Task goal. Can you copy the stretch from the line containing "Which of the" through the end of the rows, changing "objects" to "items" and leaving everything else the same?

....................

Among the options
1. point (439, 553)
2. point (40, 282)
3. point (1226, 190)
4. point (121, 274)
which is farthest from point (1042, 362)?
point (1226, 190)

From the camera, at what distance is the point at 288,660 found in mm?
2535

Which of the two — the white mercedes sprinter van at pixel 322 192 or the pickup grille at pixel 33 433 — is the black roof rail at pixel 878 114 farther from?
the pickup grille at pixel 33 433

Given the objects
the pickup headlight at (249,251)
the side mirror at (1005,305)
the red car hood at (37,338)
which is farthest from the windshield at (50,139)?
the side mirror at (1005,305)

....................

Result.
Which of the two — the white mercedes sprinter van at pixel 322 192 or the pickup grille at pixel 33 433 — is the black roof rail at pixel 878 114 farther from?
the pickup grille at pixel 33 433

Given the items
the pickup headlight at (249,251)
the side mirror at (1005,305)
the red car hood at (37,338)
which is farthest from the windshield at (50,139)?
the side mirror at (1005,305)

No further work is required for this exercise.